Pictures in the records are to be excluded from an otherwise exact copy.

* MATERIAL PROVIDED
--------------------
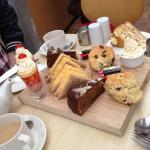 Afternoon tea for two ( not including the plated cake at the back of the board!)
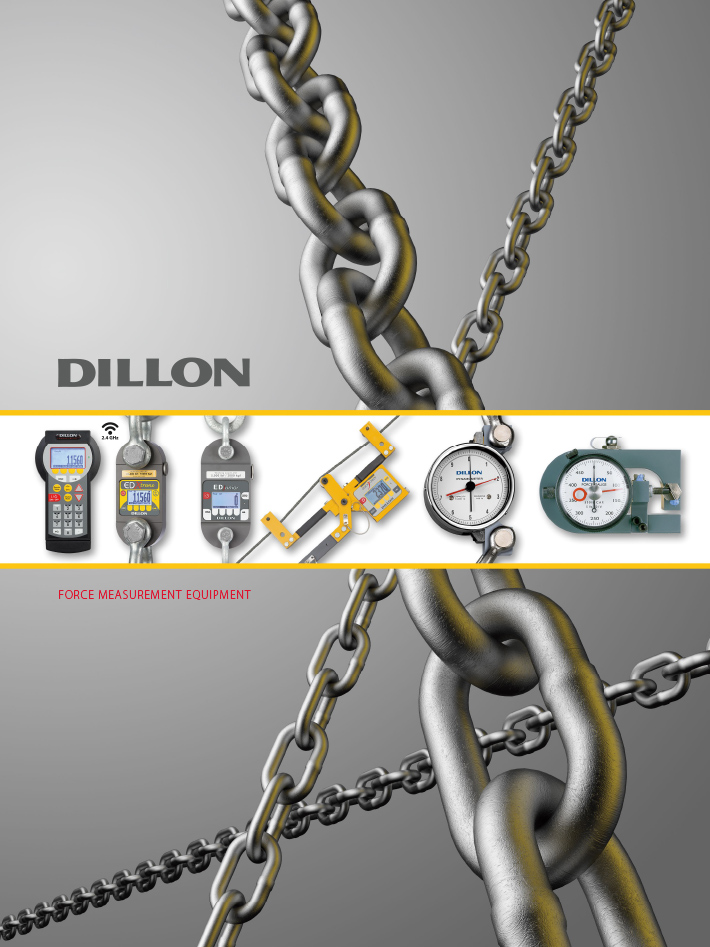 Dillon_2015 Catalog.indd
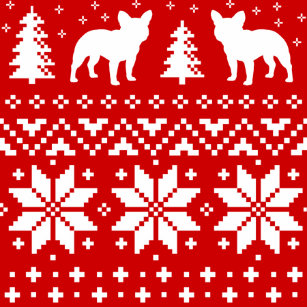 french bulldogs christmas sweater style pattern throw blanket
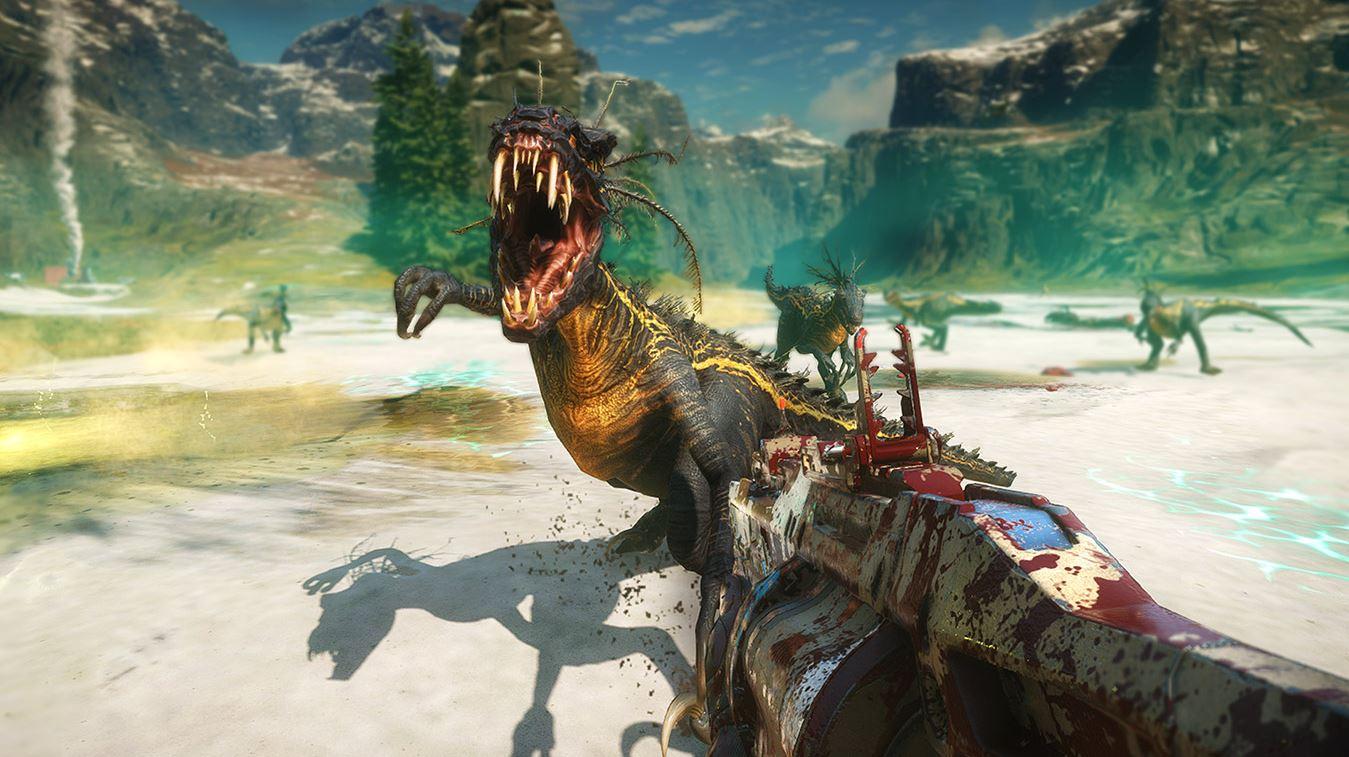 Second Extinction debutta su Steam in accesso anticipato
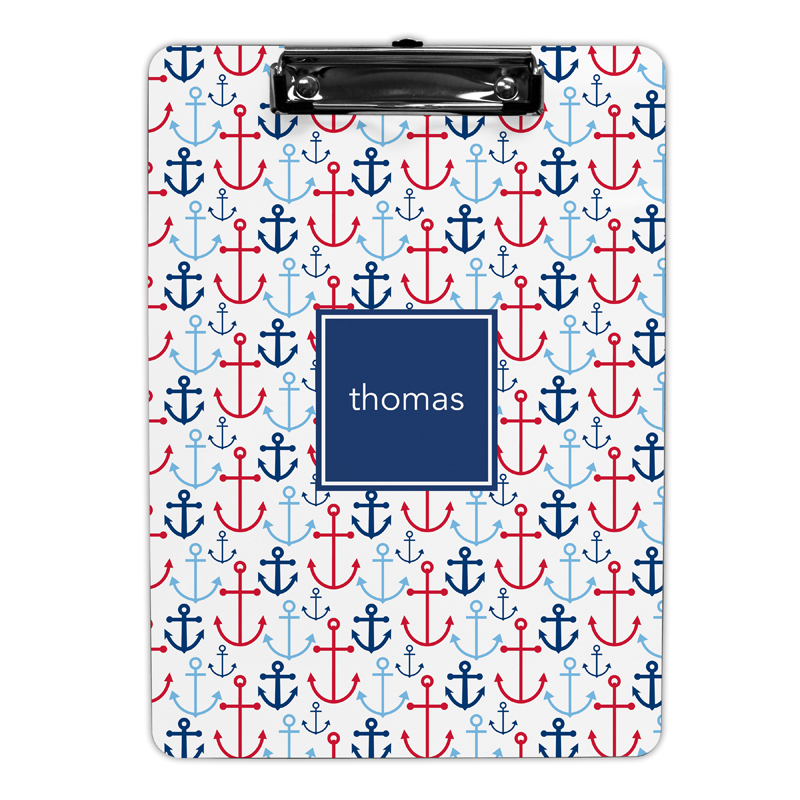Happy anchors Blue Clipboard, Personalized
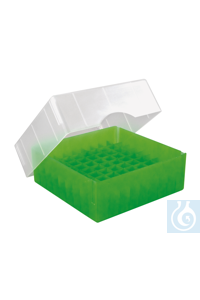ratiolab®Cryo-Boxes, PP, grid 6 x 6, gre en, 133 x 133 x 50/75 mm, combi-lid,...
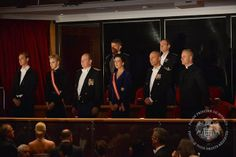 11/20/2013 Monaco Royal Family attended the Monaco National day Gala concert as part of Monaco National Day Celebrations at Grimaldi Forum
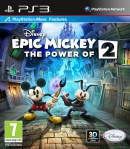 Epic Mickey : Le retour des h&eacute;ros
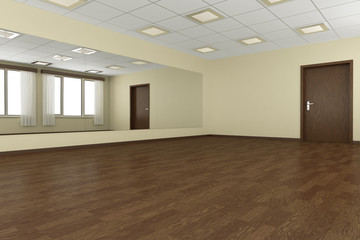 Empty training dance-hall with yellow walls and dark wooden floo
--------------------
* REPLY
 Afternoon tea for two ( not including the plated cake at the back of the board!)
 Dillon_2015 Catalog.indd
 french bulldogs christmas sweater style pattern throw blanket
 Second Extinction debutta su Steam in accesso anticipato
Happy anchors Blue Clipboard, Personalized
ratiolab®Cryo-Boxes, PP, grid 6 x 6, gre en, 133 x 133 x 50/75 mm, combi-lid,...
 11/20/2013 Monaco Royal Family attended the Monaco National day Gala concert as part of Monaco National Day Celebrations at Grimaldi Forum
 Epic Mickey : Le retour des h&eacute;ros
 Empty training dance-hall with yellow walls and dark wooden floo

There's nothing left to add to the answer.